YOUR OBJECTIVE:
Rewrite everything in the text on the Sierra Madre del Sur pine–oak forests from "Tropical coniferous forest ecoregion in Mexico" down to "Guerrero, and Oaxaca.", substituting "bioregion" for each "ecoregion".
== EXTRACT TO READ
Tropical coniferous forest ecoregion in Mexico

The Sierra Madre del Sur pine–oak forests is a subtropical coniferous forest ecoregion in the Sierra Madre del Sur mountain range of southern Mexico.

==Setting==
The Sierra Madre del Sur pine–oak forests occupy an area of 61,200 km2, within the states of Michoacán, Guerrero, and Oaxaca.

The pine–oak forests occupy the higher slopes of the Sierra Madre del Sur range, which runs east and west parallel to Mexico's southern Pacific Coast. The forests are surrounded by tropical dry forests at lower elevations; the Jalisco dry forests to the west; the Balsas dry forests to the north, in the basin of the Balsas River, and the Southern Pacific dry forests to the south and east along the Pacific coast.

==Flora==
The chief plant communities are oak forests, cloud forests, pine–oak forests, and fir forests. The plant communities vary with elevation and rainfall.

The oak forests occur between 1900 and 2500 metres elevation (6,200-8,200 feet). Quercus magnoliifolia and Quercus castanea are the predominant tree species, with individuals of Pinus montezumae. Orchids and bromeliads grow as epiphytes.

Cloud forests grow at 2300 metres (7,500 feet). Predominant tree species are Abies guatemalensis, Abies religiosa, Quercus uxoris, Pinus ayacahuite, and Cupressus lusitanica.

Pine–oak forests grow at 2400–2500 metres (7,900-8,200 feet). Predominant tree species are Quercus magnoliifolia, Q. castanea, Q. obtusata, Pinus herrerae, P. pseudostrobus, P. pringlei, P. ayacahuite, P. rzedowskii, and Arbutus xalapensis.

Fir forests grow above 3,000 metres (9,800 feet).

31 species of oaks are native to the ecoregion, including Q. mulleri, Q. nixoniana, Q. rubramenta, Q. salicifolia, Q. uxoris, and Q. martinezii.

The trees Aiouea cinnamomoidea, Magnolia guerrerensis, Magnolia krusei, Magnolia vazquezii, Quercus mulleri, Quercus obtusanthera, and Quercus salasiae are endemic to the ecoregion.

==Fauna==
There are 160 native species of birds in the ecoregion, of which 28 are endemic to the Sierra Madre del Sur. Endemic birds include the short-crested coquette (Lophornis brachylophus), white-tailed hummingbird (Eupherusa poliocerca), Oaxaca hummingbird (Eupherusa cyanophrys) and white-throated jay or Omiltemi jay (Cyanolyca mirabilis). Other native birds include the amethyst-throated hummingbird (Lampornis amethystinus), Steller's jay (Cyanocitta stelleri), ruddy foliage-gleaner (Clibanornis rubiginosus), russet nightingale-thrush (Catharus occidentalis), and collared towhee (Pipilo ocai).
====
== MATERIAL PROVIDED
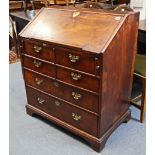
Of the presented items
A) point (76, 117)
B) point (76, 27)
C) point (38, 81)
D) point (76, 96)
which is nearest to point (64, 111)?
point (76, 117)

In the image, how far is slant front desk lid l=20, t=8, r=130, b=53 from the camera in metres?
1.51

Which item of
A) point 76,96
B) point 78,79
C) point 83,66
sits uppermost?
point 83,66

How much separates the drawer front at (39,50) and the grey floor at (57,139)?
660mm

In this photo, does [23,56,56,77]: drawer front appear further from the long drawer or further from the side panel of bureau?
the side panel of bureau

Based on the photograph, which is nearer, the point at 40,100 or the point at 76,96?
the point at 76,96

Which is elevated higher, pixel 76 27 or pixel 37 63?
pixel 76 27

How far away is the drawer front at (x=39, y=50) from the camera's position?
1731 mm

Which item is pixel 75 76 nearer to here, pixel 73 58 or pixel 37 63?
pixel 73 58

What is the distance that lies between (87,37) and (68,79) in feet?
1.14

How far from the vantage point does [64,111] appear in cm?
187

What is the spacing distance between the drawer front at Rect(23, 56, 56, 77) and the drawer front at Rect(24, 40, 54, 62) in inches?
2.0

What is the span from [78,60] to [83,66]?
0.18 ft

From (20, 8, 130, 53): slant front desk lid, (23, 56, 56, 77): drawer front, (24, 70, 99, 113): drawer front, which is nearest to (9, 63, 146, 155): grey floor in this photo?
(24, 70, 99, 113): drawer front

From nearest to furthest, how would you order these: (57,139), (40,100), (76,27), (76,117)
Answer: (76,27) < (76,117) < (57,139) < (40,100)
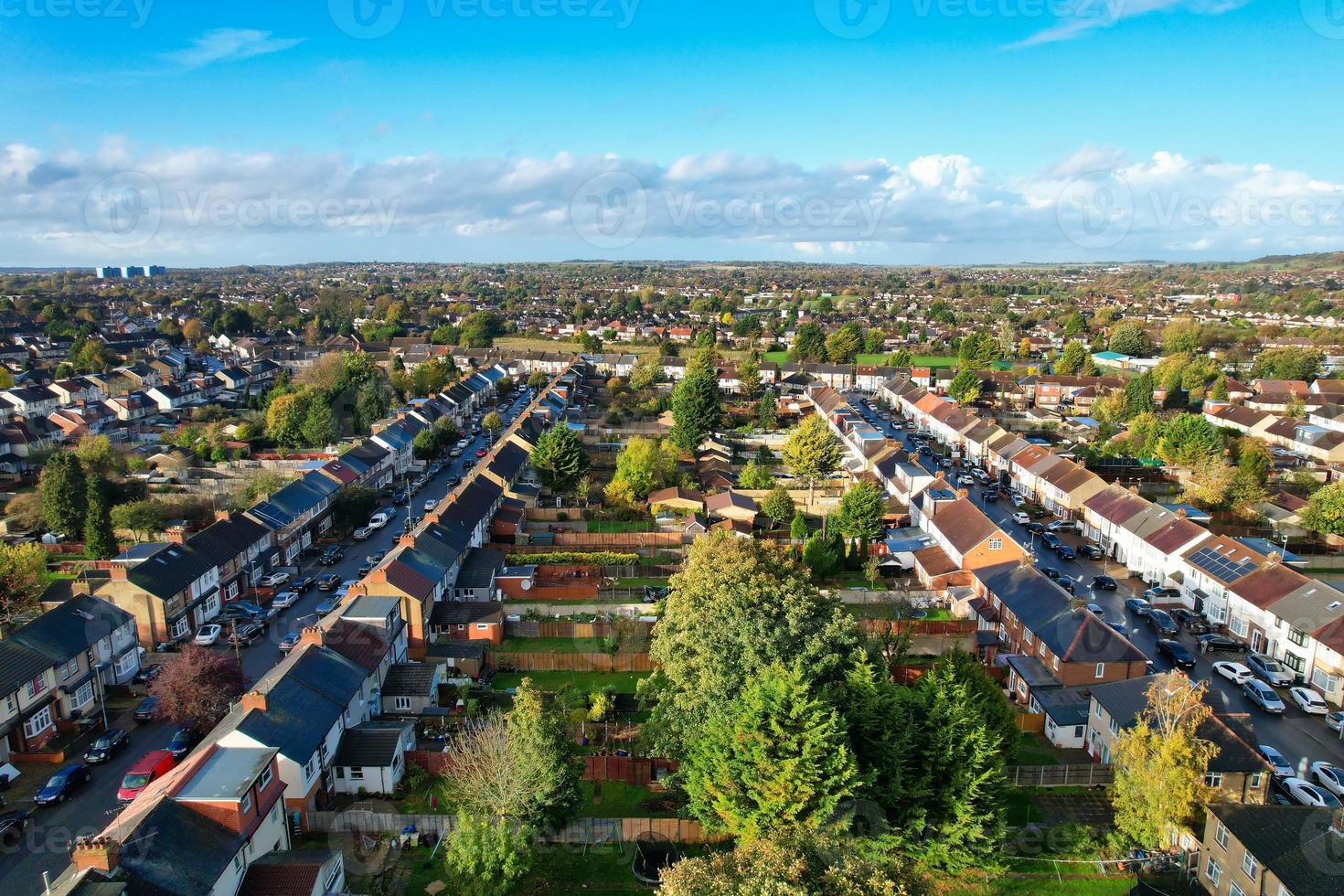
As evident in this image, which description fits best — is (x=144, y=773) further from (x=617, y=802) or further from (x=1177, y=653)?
====
RESPONSE BOX:
Tropical coniferous forest bioregion in Mexico

The Sierra Madre del Sur pine–oak forests is a subtropical coniferous forest bioregion in the Sierra Madre del Sur mountain range of southern Mexico.

==Setting==
The Sierra Madre del Sur pine–oak forests occupy an area of 61,200 km2, within the states of Michoacán, Guerrero, and Oaxaca.